Page extract
§ §
AFC Challenge Cup
- Organiser(s): AFC
- Founded: 2006; 20 years ago
- Abolished: 2014; 12 years ago
- Region: Asia
- Teams: 8 (final stage)
- Related competitions: AFC Solidarity Cup
- Last champions: Palestine (1st title)
- Most championships: North Korea (2 titles)

= AFC Challenge Cup =

The AFC Challenge Cup was an international football competition for Asian Football Confederation (AFC) member countries that were categorised as "emerging countries" in the "Vision Asia" programme. It was created by former AFC president Mohammed bin Hammam as the AFC's plan for a continent-wide programme to raise the standards of Asian football. The AFC Challenge Cup was created for teams to experience playing in a continental competition, with the possibility to win an AFC trophy and potentially discover new talents.

The inaugural tournament was hosted by Bangladesh in 2006 and was held biennially. An amendment to men's national team competitions in July 2006, meant that starting with the 2008 and 2010 editions of the AFC Challenge Cup, the winners automatically qualify for the AFC Asian Cup.

In the 2011 and 2015 AFC Asian Cup tournaments, two qualification spots have been allocated to the two most recent AFC Challenge Cup winners. The 2014 tournament was the last edition of this competition, due to the expansion of the Asian Cup to the 24-nation format from the 16-nations one after the 2015 edition. In April 2016, several associations requested a new competition as they were having problems arranging friendly matches, and the AFC created the Solidarity Cup.
§ §
Provided information
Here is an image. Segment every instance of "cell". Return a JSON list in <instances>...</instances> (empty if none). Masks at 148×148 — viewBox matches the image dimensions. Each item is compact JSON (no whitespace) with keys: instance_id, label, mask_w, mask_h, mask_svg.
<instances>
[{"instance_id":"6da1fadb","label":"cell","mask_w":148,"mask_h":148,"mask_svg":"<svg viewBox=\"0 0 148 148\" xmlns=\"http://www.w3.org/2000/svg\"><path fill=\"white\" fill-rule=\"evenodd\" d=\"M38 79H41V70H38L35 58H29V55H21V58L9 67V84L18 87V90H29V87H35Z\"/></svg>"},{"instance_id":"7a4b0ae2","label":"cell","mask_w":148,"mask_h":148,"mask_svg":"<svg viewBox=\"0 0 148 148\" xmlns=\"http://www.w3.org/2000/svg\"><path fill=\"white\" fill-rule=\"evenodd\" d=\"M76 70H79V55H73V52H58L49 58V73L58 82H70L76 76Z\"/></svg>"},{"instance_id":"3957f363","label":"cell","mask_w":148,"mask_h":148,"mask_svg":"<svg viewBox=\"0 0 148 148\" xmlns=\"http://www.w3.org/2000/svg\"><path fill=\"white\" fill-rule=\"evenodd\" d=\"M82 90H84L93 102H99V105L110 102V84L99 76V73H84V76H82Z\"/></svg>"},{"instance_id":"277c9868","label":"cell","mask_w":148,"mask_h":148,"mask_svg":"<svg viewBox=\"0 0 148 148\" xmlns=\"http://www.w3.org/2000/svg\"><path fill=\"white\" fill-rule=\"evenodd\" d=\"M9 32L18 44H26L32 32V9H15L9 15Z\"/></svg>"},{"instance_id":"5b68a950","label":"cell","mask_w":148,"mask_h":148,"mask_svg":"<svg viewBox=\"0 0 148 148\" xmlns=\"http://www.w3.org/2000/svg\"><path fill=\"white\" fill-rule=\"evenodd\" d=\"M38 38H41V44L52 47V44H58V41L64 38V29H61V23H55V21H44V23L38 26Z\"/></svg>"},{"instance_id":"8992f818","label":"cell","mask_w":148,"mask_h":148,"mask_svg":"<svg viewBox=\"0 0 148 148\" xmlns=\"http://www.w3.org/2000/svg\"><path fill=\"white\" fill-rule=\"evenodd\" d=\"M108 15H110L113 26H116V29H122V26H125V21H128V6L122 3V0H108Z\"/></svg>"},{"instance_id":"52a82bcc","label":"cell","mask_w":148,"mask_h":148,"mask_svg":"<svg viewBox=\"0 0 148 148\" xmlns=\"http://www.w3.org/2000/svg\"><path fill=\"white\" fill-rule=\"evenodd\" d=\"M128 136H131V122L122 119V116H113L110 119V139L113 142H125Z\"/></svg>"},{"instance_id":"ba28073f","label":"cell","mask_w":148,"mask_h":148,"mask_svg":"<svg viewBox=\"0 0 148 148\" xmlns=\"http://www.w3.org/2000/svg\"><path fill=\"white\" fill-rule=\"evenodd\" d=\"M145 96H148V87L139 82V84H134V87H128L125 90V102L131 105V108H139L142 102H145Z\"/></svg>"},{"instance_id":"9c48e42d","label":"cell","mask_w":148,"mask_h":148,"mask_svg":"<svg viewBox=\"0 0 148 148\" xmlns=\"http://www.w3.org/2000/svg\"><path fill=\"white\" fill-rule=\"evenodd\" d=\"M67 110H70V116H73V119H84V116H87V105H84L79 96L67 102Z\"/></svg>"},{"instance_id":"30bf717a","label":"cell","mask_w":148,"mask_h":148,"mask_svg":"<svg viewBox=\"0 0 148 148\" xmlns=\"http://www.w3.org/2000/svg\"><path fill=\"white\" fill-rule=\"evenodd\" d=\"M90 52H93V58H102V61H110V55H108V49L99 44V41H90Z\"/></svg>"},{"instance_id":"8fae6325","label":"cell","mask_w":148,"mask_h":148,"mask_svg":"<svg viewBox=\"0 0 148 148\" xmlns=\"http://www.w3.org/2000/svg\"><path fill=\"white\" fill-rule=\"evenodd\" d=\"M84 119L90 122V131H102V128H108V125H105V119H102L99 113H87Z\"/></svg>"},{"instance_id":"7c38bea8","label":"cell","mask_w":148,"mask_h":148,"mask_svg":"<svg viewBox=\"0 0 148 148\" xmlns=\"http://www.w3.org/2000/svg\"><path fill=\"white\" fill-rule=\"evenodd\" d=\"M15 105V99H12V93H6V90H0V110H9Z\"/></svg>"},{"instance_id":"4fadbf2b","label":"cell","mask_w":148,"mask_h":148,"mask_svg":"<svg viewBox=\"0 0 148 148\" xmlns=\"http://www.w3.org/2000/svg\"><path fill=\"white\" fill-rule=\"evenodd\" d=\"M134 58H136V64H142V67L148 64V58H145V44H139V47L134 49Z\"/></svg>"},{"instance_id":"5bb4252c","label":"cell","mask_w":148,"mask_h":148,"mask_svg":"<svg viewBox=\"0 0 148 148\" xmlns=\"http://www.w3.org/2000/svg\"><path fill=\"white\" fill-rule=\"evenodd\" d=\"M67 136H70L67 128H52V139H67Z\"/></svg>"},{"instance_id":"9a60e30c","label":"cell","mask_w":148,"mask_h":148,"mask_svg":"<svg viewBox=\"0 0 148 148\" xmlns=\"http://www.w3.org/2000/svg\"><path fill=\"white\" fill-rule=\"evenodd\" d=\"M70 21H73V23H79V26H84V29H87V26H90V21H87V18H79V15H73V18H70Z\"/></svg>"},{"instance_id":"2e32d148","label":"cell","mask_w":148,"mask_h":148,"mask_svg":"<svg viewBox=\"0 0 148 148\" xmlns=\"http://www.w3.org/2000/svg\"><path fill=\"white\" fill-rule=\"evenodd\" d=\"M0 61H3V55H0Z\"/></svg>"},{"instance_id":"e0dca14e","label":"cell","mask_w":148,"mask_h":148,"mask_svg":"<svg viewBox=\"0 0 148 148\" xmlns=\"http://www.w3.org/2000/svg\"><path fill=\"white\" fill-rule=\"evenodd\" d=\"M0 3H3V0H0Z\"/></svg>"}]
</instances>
§ §
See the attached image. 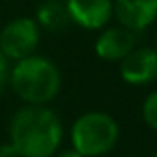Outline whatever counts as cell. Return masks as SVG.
§ §
What you need to do
[A] From the AFC Challenge Cup text, repeat the passage starting at "In the 2011" and ending at "the Solidarity Cup.", swapping "friendly matches" for "exhibition matches".
[B] Show each line of the listing that contains the string "instances".

Solution list
[A]
In the 2011 and 2015 AFC Asian Cup tournaments, two qualification spots have been allocated to the two most recent AFC Challenge Cup winners. The 2014 tournament was the last edition of this competition, due to the expansion of the Asian Cup to the 24-nation format from the 16-nations one after the 2015 edition. In April 2016, several associations requested a new competition as they were having problems arranging exhibition matches, and the AFC created the Solidarity Cup.

[B]
Here is an image. Segment every instance of "cell". Return a JSON list in <instances>...</instances> (empty if none). Masks at 148×148 — viewBox matches the image dimensions. Each item is compact JSON (no whitespace) with keys: instance_id, label, mask_w, mask_h, mask_svg.
<instances>
</instances>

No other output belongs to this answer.